→ **ESERCIZI DA SVOLGERE**
- A) Modifica il brano sui diritti tv della Serie A: riscrivine la parte che comincia con "Al momento il" e prosegue fino a "pure questa grana.", mettendo "questione" al posto di "grana".
- B) Prosegui il brano sui diritti tv della Serie A dal punto in cui termina.

→ **BRANO ESTRATTO**
--

Fondi d’investimento, canale della Lega, lotte intestine fra bande. Di tutto ciò al tifoso interessa una cosa sola: dove potrà vedere le partite della Serie A? Oggi sulla poco premiata coppia Sky-Dazn, che con la sua strana alleanza mascherata da rivalità ha costretto il tifoso al doppio abbonamento e ha fatto crollare l’audience del campionato. Domani chissà, sempre più su internet e sempre meno nella tv tradizionale.
La questione sta per tornare d’attualità, perché dalla stagione 2021/2022 i diritti tv della Serie A sono liberi. Presto sarà di nuovo tempo di aste. L’ultima fu una tragedia. Tre anni passano in fretta e i presidenti della Serie A, con la loro straordinaria abilità di non imparare mai dagli errori del passato, stanno riuscendo nell’impresa di farsi trovare di nuovo impreparati. L’amministratore delegato Luigi De Siervo ha lavorato per mesi al canale della Lega (un polo editoriale nuovo, di proprietà della Serie A, attraverso cui produrre e distribuire tutte le partite), col supporto degli spagnoli di MediaPro, ma il piano non ha convinto i patron ed è finito in un cassetto. Poi è arrivato il Coronavirus, che ha fatto il resto.
Al momento il bando di gara, pur essendo più o meno pronto, è completamente fermo. Per una semplice ragione: se fosse pubblicato oggi Sky, che resta il principale player sul mercato, non potrebbe partecipare. La pay-tv (non Dazn e Img, che invece hanno firmato l’accordo per il piano di rientro: pagheranno tutto entro fine luglio) è infatti attualmente in causa con la Serie A per l’ultima tranche non saldata durante l’epidemia, e chi ha contenziosi aperti è escluso dalla gara. Prima di procedere, andrà risolta pure questa grana.
Il vero problema però non sono le beghe legali, ma il mercato, che non è più quello di una volta: Mediaset già da tempo è uscita dai giochi, adesso anche Sky sta mutando pelle, con il nuovo piano industriale orientato alla telefonia che non prevede più follie per il calcio. Se mai ci fossero ancora dubbi, a spazzarli via ci ha pensato la recente sentenza del Consiglio di Stato che vieta a Sky l’acquisto di nuove esclusive online. Significa che in futuro, se anche dovesse comprare tutte le partite, queste potranno comunque essere trasmesse da qualcun altro su internet. È la pietra tombale definitiva sul vecchio modello del monopolio delle pay-tv: Sky potrà magari continuare a essere un modo per guardare la Serie A, non l’unico.

--

→ **DATI ELENCATI**
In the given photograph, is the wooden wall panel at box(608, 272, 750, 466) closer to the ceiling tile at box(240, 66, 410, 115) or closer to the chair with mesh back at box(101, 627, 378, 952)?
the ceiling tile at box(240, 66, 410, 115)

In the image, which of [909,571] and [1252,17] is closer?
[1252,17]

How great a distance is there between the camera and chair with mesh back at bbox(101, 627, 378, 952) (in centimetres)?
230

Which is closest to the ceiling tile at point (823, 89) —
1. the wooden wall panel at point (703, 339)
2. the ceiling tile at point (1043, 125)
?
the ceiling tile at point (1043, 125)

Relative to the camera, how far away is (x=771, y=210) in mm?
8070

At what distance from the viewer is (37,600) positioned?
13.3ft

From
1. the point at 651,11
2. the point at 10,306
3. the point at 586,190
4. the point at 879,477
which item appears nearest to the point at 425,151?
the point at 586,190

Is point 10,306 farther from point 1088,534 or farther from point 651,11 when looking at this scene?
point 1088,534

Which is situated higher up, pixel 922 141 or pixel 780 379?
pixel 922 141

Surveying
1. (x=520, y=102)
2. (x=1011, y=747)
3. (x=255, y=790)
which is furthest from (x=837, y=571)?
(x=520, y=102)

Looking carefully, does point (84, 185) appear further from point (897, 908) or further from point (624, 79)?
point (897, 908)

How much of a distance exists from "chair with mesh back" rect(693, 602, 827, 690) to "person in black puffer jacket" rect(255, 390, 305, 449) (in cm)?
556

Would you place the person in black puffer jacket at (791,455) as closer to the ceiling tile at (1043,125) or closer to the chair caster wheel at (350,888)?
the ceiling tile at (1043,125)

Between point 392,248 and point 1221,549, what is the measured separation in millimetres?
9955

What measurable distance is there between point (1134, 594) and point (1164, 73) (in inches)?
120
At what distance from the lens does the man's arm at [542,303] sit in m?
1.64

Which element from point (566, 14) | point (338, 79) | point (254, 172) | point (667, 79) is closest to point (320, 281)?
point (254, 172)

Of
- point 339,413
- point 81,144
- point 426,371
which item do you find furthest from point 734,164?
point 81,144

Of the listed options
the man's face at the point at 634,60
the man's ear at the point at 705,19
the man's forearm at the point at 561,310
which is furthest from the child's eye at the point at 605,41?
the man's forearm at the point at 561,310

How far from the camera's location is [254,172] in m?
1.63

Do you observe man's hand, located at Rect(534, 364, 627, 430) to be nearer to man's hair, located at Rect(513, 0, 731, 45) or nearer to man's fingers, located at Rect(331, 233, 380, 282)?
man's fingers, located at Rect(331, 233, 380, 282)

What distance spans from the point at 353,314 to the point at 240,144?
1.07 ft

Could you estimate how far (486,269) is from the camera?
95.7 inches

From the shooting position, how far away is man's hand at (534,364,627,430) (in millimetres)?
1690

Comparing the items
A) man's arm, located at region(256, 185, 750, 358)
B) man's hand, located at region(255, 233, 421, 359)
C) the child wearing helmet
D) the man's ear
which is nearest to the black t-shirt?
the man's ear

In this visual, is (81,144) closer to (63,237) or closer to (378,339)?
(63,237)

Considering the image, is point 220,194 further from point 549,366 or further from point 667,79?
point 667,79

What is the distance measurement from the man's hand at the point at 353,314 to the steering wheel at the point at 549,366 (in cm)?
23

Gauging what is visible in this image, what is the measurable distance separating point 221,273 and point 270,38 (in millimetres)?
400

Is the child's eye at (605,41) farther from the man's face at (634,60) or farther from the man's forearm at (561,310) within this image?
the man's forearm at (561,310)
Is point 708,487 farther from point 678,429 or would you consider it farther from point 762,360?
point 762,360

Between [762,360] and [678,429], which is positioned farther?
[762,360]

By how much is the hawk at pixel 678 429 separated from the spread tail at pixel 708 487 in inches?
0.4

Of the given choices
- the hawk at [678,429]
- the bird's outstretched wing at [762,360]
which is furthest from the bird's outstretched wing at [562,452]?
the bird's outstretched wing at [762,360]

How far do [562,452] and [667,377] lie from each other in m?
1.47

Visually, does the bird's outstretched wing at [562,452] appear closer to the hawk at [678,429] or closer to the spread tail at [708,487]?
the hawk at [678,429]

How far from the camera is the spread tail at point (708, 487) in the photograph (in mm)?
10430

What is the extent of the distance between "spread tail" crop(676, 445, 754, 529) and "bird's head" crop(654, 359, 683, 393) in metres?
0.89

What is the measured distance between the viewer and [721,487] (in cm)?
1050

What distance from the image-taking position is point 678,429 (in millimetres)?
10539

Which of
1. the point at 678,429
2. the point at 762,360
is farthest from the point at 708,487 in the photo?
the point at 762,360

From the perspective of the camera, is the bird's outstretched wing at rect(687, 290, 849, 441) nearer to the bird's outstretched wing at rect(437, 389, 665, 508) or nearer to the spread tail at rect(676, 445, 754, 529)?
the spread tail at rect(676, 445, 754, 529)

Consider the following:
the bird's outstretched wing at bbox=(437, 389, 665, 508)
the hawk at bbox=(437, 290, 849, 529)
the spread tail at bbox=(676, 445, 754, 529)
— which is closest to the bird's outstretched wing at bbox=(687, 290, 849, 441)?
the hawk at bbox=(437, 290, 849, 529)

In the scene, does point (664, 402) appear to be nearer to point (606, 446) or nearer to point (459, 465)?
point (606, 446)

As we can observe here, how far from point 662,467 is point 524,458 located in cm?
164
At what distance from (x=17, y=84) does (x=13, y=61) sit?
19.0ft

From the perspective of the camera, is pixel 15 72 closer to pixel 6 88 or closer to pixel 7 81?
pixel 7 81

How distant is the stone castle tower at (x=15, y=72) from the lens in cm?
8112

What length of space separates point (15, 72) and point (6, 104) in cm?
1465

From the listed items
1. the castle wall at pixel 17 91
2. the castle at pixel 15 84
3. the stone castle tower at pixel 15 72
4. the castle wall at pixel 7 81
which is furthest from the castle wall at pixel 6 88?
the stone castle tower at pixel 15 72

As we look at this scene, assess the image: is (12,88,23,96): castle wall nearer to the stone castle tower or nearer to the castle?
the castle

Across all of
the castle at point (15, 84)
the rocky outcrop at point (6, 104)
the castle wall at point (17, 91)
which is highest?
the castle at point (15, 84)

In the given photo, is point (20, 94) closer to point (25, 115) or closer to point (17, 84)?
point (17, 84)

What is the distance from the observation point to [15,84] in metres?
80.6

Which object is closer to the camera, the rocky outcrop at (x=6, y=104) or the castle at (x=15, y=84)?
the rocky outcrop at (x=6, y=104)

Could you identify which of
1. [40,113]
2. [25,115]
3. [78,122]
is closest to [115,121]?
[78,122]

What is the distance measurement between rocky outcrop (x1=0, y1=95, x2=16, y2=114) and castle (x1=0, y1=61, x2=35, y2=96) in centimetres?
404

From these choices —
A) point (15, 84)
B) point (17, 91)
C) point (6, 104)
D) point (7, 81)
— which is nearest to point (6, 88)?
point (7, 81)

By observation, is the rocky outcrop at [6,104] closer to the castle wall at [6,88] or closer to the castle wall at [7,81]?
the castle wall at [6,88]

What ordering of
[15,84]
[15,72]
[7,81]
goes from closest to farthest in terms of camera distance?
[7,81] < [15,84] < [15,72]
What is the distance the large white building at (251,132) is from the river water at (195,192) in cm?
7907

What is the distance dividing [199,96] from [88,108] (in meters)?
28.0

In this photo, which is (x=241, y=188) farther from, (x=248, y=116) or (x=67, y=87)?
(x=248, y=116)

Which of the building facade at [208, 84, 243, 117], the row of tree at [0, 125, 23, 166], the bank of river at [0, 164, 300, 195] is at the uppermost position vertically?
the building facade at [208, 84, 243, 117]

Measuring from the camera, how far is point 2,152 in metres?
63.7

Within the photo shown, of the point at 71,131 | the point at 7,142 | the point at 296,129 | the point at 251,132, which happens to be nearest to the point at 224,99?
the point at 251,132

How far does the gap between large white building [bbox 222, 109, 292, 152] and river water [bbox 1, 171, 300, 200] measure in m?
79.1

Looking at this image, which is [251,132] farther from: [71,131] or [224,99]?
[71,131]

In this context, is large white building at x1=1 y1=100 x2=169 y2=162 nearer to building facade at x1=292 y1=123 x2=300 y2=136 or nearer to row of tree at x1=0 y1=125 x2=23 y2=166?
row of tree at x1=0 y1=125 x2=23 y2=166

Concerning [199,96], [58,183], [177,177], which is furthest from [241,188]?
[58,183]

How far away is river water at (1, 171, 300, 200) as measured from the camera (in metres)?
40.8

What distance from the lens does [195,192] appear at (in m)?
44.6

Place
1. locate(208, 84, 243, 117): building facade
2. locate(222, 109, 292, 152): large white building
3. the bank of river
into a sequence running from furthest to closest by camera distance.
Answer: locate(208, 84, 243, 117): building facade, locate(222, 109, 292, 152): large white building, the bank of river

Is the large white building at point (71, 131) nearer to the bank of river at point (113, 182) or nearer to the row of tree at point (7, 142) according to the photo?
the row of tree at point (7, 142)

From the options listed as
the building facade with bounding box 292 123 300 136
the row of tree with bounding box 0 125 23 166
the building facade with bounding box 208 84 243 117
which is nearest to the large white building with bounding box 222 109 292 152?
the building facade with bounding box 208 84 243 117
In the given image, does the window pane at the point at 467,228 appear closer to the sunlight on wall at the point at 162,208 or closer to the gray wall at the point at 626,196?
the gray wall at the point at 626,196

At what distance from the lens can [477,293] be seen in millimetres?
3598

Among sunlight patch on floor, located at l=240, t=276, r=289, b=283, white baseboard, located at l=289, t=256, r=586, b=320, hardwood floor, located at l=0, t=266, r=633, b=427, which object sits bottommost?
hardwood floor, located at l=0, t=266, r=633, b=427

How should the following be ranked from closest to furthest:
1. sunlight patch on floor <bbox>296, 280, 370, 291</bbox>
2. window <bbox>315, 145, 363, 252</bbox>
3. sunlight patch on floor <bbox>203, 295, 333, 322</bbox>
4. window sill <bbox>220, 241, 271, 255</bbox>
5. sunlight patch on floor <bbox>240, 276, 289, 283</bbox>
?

--

→ **SOLUZIONI DEGLI ESERCIZI**
- A)
Al momento il bando di gara, pur essendo più o meno pronto, è completamente fermo. Per una semplice ragione: se fosse pubblicato oggi Sky, che resta il principale player sul mercato, non potrebbe partecipare. La pay-tv (non Dazn e Img, che invece hanno firmato l’accordo per il piano di rientro: pagheranno tutto entro fine luglio) è infatti attualmente in causa con la Serie A per l’ultima tranche non saldata durante l’epidemia, e chi ha contenziosi aperti è escluso dalla gara. Prima di procedere, andrà risolta pure questa questione.

- B)
Che cosa succederà dunque? Non lo sanno bene nemmeno in Serie A, anche per questo si è pensato al “paracadute” dei fondi d’investimento. Appena possibile la Lega procederà col bando, che prevede quattro tipi di offerte: per prodotto (ma col divieto d’esclusiva online per Sky questa pare morta in partenza), per piattaforma, per un intermediario indipendente che rivenda a sua volta i diritti, per un partner con cui realizzare il canale della Lega. La grande novità potrebbe essere la partecipazione per la prima volta di Amazon, che è già sbarcata in Inghilterra (trasmette 30 gare l’anno della Premier League) e con cui sono cominciati i primi contatti anche in Italia.
Le incognite restano tante, così complice il Coronavirus c’è anche l’idea di prolungare di una stagione (al 2022) il contratto attuale. Farebbe guadagnare tempo sia a Sky che alla Serie A, ma serve un intervento del governo. Questa è l’altra variabile, visto che il ministro Spadafora (a cui piace molto l’idea delle partite in chiaro) sta lavorando alla riforma dello sport che potrebbe toccare anche i diritti tv. L’unica certezza è che per il pallone sta finendo un’epoca, forse è già finita. Con o senza canale della Lega, che sia Amazon, Netflix o qualcun altro, il futuro della Serie A è in rete: tante offerte su misura, un calcio quasi on demand, come una serie tv. I tifosi nonostante tutto sono pronti, il calcio italiano è come sempre in ritardo.